**EXERCISE TEXT:**
■ ■ ■ ■

I could imagine from everything I know of you like you're just you're so who you are and you don't censor what you say. But then I could imagine being the CEO of a publicly listed company and having everything under scrutiny would be so challenging. How did you balance

your like just your authenticity. I hate that word. It's so overused, but I feel like you embody it with what is expected and what will be documented and what will be you know, influence share price and what comes out of your mouth.

Speaker 2

Right, Yes, So that was a big which I had to make, and I really had to tone myself right down, and anything I said publicly sometimes the board would have to oversee it. And if I did say something where I, you know, was a little bit on the edge, then sometimes the board would reprimand me. And so that was all like, wow, this is like really challenging. And then when I so we sold the company two years ago, and then when I went back into just being in

private business, oh it's so great. So example, when the federal government election was recently on, and just beforehand, the liberal government came out and said, oh, we're going to do a tech round table and I went, well, a tech roundtable?

Speaker 1

Oh?

Speaker 2

Is that it is? That your tech policy? And I'm on social media? And then the next day Labor released their one billion dollar tech fund. I go, oh, and Labor's going to do a one billion dollar tech fund. Okay, who you know, how's this going to go? Everybody a tech round table or a billion dollar fund for technology who thinks they know what the hell's going on? And so now I'm just in social media all the time.

It's just like and you know, because I'm big on the metaverse, now it's like calling out the metaverse providers, calling out government, pulling up the politicians if they're saying something I don't think it's authentic. Really working with it was a great minister Dominello, Victor Dominello when you south was who's just I reckon? He's a champion, So you know, I can say really good positive things about him, the

stuff he's doing. It's so much better and easier being not being in the public I'm still a public eye, but not representing a public company where the share price, the share price would go up and down based on what I said.

Speaker 1

God, how like I've heard from some CEOs of public listened companies that part of the challenge is trying to detach yourself and your decisions from a fluctuating share price. I imagine that was probably key in your role. How did you do that?

Speaker 2

Oh?

Speaker 1

That was really difficult.

Speaker 2

So we would have to look at the share price every day and monitor it every day. And initially I would get very very stressed to be up to be down, and that it wouldn't make sense. We'd do a really good announcement and the share price would drop, and I had to learn the dynamics of the share market because that would mean simply that some people knew the share price is going to go up, so they would sell out to get a lift on what they'd brought in on.

■ ■ ■ ■

**WHAT TO WORK ON:**
• A. Retype the passage of the interview transcript starting with "God, how like" and going on through "you do that?", keeping every word and mark the same.
• B. Translate this sentence from the interview transcript into Spanish: "So we would have to look at the share price every day and monitor it every day."

**PROVIDED INFORMATION:**

■ ■ ■ ■

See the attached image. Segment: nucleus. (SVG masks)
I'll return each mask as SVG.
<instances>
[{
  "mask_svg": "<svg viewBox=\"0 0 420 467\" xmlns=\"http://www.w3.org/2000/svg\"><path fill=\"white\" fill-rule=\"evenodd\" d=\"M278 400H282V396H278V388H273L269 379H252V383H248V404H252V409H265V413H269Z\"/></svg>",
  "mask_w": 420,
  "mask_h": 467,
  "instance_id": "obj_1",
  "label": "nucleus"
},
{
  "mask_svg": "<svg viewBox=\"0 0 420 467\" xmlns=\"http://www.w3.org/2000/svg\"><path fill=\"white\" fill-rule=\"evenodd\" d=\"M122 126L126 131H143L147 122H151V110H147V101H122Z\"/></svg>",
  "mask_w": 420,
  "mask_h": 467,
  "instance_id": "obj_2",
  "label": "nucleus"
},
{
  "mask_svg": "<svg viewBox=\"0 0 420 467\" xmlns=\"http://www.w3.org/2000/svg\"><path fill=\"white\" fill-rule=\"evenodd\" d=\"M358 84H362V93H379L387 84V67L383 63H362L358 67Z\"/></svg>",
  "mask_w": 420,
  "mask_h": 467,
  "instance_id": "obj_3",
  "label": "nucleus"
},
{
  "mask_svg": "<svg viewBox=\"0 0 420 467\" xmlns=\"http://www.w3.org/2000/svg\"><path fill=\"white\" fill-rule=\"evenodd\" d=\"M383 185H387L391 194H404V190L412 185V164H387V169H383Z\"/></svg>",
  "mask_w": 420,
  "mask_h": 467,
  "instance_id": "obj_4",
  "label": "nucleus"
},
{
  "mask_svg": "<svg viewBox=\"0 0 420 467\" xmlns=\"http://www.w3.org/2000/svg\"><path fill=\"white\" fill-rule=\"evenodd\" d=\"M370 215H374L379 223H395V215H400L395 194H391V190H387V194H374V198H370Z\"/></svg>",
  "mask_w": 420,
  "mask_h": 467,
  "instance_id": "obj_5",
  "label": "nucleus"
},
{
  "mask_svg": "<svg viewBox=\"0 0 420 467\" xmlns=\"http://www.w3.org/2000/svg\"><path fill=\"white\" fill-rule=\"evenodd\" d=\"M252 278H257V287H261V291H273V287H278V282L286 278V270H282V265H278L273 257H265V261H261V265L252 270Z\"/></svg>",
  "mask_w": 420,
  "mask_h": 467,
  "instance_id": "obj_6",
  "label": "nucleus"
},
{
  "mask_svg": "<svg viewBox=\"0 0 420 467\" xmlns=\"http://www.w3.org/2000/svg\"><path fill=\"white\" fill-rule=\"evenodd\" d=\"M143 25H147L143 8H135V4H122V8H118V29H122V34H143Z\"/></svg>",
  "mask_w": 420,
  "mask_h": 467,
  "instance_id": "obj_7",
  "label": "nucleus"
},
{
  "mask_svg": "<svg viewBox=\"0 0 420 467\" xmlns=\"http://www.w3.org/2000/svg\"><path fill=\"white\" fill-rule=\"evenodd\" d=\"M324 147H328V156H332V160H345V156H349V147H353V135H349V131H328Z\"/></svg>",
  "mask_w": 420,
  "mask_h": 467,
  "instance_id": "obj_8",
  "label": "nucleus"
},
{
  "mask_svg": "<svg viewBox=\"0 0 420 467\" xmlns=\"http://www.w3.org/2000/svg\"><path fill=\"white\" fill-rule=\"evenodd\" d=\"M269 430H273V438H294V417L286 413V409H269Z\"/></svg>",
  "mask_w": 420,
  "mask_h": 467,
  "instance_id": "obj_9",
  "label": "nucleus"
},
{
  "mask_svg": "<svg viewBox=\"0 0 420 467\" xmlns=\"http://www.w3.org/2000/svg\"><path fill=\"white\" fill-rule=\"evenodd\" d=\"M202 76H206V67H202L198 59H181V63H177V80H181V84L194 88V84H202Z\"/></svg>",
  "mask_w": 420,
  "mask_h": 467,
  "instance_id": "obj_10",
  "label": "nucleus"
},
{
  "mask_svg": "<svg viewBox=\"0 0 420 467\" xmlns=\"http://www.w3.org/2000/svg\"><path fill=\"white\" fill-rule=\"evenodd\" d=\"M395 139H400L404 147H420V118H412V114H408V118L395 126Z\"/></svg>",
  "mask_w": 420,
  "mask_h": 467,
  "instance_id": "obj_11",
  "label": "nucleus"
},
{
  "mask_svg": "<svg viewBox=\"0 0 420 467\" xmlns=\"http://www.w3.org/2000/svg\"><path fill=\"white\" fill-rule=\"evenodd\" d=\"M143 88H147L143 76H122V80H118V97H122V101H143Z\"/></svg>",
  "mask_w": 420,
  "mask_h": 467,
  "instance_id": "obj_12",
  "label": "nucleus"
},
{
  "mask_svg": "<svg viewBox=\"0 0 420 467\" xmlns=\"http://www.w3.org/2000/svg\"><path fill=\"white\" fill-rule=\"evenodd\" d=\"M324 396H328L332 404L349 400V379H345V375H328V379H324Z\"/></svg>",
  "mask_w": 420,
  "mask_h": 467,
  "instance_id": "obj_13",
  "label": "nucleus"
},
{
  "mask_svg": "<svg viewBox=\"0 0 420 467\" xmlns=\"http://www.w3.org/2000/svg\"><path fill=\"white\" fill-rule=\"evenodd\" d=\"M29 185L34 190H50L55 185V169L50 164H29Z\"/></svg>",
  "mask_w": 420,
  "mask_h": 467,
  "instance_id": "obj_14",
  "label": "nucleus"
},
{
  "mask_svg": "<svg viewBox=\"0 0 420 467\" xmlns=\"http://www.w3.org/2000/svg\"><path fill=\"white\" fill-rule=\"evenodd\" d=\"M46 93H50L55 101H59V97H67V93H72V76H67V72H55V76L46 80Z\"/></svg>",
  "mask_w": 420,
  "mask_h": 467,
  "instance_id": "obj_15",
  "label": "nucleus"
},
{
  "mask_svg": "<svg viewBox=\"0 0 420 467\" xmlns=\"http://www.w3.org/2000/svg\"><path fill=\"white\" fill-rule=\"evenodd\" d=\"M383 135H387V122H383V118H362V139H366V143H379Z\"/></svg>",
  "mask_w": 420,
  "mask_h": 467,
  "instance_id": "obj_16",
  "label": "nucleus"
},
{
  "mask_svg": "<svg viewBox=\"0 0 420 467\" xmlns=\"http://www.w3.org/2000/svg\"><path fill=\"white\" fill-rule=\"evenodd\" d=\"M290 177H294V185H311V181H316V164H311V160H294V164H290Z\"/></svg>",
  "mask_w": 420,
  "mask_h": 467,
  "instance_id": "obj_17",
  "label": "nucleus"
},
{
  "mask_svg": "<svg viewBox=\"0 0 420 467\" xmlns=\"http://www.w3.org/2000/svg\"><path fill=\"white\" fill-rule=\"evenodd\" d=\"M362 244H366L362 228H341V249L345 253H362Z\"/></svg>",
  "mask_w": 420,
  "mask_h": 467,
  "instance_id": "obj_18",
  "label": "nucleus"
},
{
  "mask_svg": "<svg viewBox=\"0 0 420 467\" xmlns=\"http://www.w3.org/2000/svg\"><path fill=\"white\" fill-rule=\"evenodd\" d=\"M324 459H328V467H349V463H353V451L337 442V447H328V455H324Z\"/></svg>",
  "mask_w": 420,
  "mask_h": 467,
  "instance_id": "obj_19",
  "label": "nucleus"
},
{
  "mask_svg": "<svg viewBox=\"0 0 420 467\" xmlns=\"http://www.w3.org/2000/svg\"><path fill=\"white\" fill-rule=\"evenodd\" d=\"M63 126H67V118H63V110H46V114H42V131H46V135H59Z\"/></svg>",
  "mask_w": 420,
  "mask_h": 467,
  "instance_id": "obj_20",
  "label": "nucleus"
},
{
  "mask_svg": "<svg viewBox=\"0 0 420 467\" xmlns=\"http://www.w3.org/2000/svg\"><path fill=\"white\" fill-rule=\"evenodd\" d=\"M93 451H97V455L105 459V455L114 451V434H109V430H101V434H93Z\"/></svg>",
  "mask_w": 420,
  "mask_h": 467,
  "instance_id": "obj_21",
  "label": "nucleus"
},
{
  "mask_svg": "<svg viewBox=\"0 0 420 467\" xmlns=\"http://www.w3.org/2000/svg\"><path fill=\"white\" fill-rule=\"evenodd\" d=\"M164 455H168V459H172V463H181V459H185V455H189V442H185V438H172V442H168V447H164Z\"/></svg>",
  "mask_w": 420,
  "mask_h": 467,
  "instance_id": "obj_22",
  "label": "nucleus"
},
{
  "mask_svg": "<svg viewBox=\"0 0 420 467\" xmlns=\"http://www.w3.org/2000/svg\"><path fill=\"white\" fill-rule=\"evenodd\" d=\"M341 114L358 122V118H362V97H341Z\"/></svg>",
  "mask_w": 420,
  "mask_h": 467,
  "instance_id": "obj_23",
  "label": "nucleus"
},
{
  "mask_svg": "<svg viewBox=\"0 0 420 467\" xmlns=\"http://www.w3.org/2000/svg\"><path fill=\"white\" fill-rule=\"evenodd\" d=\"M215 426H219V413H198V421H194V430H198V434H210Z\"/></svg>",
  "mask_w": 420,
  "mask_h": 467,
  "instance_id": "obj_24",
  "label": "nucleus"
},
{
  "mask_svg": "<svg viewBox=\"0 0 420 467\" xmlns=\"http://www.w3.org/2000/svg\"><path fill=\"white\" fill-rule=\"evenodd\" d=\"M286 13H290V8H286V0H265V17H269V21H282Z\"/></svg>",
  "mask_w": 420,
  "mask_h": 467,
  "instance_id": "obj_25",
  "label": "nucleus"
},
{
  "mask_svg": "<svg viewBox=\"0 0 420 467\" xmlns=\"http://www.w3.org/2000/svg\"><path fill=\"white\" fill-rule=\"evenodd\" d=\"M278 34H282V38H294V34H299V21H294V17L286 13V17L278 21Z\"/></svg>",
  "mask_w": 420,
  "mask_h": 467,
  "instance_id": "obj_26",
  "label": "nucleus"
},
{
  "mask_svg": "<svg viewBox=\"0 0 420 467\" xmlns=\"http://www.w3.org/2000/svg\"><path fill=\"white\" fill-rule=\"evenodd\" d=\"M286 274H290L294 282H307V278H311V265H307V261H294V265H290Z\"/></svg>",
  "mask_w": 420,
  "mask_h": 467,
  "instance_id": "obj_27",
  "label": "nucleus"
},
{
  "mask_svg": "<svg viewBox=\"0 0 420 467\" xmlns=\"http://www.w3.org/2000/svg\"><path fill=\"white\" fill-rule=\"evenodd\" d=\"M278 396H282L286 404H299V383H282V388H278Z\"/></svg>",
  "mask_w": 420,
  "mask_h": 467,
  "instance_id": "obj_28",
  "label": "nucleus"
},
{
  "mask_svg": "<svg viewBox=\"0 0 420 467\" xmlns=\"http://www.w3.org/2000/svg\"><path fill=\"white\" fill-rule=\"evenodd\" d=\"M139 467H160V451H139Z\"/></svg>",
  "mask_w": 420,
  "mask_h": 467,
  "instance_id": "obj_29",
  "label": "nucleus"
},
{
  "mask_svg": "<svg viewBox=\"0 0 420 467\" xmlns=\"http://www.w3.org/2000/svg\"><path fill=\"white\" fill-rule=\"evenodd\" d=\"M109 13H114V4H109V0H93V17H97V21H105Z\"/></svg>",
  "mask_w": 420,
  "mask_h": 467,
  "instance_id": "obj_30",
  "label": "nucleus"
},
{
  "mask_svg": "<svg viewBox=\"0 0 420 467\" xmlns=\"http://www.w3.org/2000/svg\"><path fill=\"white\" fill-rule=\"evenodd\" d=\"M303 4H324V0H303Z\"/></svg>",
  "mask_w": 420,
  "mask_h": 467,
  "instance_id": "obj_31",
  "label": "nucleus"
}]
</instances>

■ ■ ■ ■

**SOLUTIONS BELOW:**
• A.
God, how like I've heard from some CEOs of public listened companies that part of the challenge is trying to detach yourself and your decisions from a fluctuating share price. I imagine that was probably key in your role. How did you do that?

• B. Así que teníamos que mirar el precio de las acciones todos los días y vigilarlo todos los días.